The defendant had also wanted heroin and handed over some cash that he claimed he got from the purse of one of the victims. Leaving his wife behind with Robles, the witness said, he was gone about forty-five minutes before returning with the drugs.
When he got back to the apartment, Robles and his wife were talking about the murders. “He said he made one of them give him a blow job.”
The three addicts shot up the heroin, after which the defendant left the apartment. But he’d returned about ten that night with the clothes he’d borrowed and a newspaper that already had a story about the murder of the two young women who’d been stabbed to death in their Upper East Side apartment. “He said those were the girls he’d been talking about.”
The defendant returned again the next day with more newspapers, which now had photographs of the victims. “I asked why he had to kill the girls.... One was pretty attractive.

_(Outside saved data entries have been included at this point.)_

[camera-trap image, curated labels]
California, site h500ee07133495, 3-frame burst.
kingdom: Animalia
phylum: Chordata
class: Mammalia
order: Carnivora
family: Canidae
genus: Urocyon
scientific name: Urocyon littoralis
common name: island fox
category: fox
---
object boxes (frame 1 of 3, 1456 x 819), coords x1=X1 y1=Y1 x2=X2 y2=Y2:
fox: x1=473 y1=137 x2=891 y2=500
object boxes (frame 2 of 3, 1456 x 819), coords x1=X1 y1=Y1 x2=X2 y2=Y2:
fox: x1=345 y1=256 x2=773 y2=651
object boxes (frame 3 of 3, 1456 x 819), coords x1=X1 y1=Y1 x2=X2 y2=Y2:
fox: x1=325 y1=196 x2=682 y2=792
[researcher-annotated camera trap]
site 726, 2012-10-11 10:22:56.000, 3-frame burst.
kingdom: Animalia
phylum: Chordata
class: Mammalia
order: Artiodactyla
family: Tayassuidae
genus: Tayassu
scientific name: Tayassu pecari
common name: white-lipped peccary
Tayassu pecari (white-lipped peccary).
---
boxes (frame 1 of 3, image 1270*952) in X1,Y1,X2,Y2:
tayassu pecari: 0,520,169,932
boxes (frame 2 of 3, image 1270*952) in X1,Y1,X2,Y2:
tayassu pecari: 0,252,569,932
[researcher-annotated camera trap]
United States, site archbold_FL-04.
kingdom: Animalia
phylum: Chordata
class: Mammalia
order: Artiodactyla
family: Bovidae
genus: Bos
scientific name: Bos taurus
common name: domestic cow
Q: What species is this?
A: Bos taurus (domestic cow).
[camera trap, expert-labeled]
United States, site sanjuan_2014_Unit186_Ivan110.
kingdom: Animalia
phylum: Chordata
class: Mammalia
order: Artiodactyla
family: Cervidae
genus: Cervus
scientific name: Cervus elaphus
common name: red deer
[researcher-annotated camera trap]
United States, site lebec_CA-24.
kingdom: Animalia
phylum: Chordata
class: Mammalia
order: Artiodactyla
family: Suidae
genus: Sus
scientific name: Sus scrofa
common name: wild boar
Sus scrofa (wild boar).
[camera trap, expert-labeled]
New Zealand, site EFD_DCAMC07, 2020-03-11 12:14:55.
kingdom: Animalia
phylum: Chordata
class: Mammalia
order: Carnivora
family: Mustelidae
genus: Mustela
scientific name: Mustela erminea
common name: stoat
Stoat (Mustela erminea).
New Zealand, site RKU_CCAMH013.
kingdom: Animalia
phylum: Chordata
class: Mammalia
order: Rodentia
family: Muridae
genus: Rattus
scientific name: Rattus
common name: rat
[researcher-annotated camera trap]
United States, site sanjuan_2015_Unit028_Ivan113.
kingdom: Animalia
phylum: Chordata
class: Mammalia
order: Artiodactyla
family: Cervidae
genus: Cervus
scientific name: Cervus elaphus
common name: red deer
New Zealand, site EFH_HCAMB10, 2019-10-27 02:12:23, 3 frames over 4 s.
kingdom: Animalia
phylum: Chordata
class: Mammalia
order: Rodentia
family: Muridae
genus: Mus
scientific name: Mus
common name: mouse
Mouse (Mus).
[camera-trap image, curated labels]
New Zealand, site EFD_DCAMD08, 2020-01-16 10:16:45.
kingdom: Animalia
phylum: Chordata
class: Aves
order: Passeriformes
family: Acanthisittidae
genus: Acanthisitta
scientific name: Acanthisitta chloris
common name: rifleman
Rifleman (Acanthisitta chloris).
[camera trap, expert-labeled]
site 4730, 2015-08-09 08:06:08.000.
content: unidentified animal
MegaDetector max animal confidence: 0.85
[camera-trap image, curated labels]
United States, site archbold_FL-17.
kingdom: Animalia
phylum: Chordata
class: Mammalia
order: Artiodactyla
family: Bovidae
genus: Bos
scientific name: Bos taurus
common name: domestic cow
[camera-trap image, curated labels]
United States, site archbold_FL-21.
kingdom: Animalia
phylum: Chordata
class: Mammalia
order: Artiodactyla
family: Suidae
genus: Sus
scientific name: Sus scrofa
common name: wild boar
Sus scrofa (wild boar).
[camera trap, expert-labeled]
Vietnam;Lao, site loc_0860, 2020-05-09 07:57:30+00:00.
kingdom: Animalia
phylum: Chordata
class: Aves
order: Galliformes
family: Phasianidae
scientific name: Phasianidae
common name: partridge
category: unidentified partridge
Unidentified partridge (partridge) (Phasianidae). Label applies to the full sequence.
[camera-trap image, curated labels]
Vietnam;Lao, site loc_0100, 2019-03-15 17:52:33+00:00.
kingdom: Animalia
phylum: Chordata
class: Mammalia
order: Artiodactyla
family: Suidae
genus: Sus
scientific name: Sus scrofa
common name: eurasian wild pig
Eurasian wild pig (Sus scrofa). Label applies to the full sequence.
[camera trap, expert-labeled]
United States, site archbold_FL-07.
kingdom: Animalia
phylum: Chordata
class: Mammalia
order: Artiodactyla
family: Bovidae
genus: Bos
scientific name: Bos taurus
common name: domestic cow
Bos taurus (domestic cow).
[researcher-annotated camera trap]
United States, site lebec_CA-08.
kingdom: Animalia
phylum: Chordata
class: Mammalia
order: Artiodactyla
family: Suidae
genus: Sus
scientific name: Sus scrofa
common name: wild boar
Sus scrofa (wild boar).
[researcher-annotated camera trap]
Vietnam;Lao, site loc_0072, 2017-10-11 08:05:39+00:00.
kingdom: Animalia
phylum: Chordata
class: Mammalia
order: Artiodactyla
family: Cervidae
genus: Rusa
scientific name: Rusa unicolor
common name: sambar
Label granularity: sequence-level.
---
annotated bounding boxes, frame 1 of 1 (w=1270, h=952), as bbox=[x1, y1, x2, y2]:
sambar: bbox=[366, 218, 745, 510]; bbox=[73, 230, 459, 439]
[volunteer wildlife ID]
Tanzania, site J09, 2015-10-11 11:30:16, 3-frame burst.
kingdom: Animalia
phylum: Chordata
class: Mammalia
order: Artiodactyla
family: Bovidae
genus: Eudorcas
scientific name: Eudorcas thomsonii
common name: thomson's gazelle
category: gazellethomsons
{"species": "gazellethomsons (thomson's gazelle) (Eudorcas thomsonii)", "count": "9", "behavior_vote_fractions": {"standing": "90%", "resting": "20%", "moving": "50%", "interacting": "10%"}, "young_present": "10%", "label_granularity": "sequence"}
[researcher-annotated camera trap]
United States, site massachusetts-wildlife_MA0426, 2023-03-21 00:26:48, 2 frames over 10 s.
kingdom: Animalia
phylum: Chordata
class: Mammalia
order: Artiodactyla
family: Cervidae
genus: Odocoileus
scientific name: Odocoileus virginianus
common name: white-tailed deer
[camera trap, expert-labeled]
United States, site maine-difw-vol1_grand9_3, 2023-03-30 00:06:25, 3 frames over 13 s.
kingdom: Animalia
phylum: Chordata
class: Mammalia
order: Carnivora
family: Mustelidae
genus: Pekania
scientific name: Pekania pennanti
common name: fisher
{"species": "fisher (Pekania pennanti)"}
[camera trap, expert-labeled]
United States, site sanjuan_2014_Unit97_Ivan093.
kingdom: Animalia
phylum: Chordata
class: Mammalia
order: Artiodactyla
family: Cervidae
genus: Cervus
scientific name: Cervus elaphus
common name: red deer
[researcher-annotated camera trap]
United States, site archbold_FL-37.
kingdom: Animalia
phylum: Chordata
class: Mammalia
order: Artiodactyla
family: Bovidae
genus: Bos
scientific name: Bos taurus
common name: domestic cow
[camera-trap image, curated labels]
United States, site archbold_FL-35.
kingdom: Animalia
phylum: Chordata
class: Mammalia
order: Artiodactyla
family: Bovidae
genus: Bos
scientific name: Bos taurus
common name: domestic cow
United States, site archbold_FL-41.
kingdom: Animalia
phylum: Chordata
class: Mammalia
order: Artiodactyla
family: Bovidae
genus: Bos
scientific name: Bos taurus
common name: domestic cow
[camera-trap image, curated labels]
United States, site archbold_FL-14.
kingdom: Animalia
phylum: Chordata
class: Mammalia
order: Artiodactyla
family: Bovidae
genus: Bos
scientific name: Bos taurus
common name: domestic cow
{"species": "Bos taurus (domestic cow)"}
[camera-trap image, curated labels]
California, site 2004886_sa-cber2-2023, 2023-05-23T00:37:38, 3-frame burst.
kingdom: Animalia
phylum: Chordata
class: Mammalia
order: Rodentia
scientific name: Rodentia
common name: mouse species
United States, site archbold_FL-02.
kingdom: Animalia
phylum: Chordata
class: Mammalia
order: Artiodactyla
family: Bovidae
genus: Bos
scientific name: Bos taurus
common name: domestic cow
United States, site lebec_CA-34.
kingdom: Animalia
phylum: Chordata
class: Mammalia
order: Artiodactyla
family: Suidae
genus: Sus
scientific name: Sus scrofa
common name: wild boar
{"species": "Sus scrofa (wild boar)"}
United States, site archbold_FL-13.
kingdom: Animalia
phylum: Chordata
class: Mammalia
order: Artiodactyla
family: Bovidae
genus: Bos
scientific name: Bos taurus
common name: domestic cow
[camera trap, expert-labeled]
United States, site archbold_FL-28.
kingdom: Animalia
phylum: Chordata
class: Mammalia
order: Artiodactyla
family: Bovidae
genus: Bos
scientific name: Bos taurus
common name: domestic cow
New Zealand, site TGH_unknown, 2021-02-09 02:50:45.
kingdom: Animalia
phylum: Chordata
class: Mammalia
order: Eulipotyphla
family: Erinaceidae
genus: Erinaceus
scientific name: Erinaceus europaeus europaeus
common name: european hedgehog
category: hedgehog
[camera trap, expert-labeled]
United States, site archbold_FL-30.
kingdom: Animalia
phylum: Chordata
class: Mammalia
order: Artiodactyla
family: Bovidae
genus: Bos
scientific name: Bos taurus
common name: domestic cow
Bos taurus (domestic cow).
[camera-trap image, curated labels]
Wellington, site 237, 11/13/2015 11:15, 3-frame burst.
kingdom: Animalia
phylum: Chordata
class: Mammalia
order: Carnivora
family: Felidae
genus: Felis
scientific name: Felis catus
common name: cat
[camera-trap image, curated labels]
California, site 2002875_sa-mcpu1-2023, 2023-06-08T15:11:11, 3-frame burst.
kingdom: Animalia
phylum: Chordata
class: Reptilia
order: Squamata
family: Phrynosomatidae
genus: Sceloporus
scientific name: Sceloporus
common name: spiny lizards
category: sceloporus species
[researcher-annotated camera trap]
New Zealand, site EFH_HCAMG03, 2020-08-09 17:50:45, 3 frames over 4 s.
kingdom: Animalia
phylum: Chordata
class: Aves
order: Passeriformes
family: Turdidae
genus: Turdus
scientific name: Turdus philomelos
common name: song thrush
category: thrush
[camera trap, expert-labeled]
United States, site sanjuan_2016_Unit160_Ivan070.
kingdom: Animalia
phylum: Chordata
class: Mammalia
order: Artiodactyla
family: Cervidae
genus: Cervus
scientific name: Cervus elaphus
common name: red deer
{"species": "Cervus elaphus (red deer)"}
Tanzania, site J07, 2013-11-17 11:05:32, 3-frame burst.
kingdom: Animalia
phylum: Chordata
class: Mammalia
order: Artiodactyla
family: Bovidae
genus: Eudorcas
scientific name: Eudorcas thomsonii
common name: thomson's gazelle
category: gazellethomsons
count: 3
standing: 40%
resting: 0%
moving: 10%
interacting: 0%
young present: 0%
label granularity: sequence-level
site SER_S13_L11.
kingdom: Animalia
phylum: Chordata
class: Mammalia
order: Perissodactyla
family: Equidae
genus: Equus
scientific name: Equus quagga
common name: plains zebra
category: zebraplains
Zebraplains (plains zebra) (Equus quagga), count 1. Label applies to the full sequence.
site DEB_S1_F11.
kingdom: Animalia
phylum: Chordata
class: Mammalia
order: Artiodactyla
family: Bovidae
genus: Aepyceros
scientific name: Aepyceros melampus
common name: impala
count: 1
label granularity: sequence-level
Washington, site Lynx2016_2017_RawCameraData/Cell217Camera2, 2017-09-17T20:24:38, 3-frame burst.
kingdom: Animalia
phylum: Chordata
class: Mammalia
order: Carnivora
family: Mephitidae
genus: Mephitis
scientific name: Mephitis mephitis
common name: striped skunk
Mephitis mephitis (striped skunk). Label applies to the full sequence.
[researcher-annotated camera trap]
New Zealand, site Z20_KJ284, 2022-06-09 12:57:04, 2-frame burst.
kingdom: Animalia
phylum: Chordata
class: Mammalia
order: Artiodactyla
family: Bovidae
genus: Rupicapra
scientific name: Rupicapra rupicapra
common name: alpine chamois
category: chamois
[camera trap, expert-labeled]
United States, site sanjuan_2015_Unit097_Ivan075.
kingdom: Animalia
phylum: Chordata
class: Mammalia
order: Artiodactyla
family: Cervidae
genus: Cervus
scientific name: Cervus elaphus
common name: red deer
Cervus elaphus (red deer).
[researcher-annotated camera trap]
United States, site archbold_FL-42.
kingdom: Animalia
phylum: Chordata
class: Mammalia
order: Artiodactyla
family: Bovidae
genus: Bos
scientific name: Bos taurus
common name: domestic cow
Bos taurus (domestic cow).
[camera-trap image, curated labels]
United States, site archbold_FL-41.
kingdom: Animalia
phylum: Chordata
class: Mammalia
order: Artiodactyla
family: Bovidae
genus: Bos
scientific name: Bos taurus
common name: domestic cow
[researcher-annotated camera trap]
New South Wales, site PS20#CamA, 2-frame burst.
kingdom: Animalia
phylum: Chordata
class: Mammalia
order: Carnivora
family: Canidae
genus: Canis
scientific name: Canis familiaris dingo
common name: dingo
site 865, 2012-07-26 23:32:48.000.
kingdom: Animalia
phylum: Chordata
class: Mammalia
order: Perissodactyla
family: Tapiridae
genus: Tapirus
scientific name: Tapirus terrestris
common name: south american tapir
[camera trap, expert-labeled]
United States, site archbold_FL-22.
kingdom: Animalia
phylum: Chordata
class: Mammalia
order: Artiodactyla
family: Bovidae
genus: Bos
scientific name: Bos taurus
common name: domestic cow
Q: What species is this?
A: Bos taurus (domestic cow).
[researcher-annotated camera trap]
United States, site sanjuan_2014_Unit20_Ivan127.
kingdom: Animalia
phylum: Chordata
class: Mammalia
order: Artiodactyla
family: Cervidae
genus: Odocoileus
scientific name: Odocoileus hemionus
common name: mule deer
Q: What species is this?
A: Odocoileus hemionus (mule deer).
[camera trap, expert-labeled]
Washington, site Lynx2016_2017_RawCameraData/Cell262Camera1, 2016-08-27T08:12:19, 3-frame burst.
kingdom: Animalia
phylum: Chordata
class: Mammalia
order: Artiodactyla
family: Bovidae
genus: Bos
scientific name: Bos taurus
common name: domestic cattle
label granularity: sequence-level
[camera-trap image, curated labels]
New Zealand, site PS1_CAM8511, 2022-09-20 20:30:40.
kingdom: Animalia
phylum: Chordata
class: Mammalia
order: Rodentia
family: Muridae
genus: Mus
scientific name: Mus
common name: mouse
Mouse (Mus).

He told me that she wasn’t as attractive as the newspaper made her out to be.”
“Did he tell you how he got into the apartment?” Keenan asked.
“Yeah, he said he got in through the kitchen window,” Delaney answered. “He went out a stairwell window and stepped on a vent so he could reach the windowsill and pulled himself up.”
At the prosecution table, Glass glanced at the jurors to see how they’d reacted to the answer. He could almost sense their minds collectively recognizing the mosaic falling together: recalling the photographs of the back of the building, Detective Lynch’s description of the open kitchen window and Kate Fagen’s testimony that she double-locked the service door after she took out the garbage.
 
John Keenan’s examination of the witness wore into the late afternoon and then into the next morning. Delaney testified that Richard Robles told him that as he was sexually assaulting the blonde, the girl with the thick glasses came in. “He told her to take them off, but she wouldn’t. She said she wanted to be able to identify him.”
The jurors listened raptly as the witness recalled Robles’s description of his actions after he decided that the women had to die: striking them on the head with the Pepsi bottles, the frenzy of slashing and stabbing that followed.
“One of the girls took a long time to die. He said he had to stab her several times up through her stomach to get to her heart.”
Glass knew there wasn’t a juror who wasn’t thinking of Dr. Helpern’s testimony regarding the odor emitted when Delaney added, “Robles said the smell was awful—so bad he almost threw up.”
Covered with blood and gore, the killer had then gone into the bathroom, where he took a shower and cleaned the knife, which he left on the sink, Delaney testified Robles had told him and Margie.
As the defense would have certainly raised the issue if Keenan had not, the prosecutor asked what had brought Delaney to the attention of the police in the Wylie-Hoffert murders.
“I killed a drug pusher named Cruz,” Delaney admitted. “It was self-defense. He hit me with a steel rod.”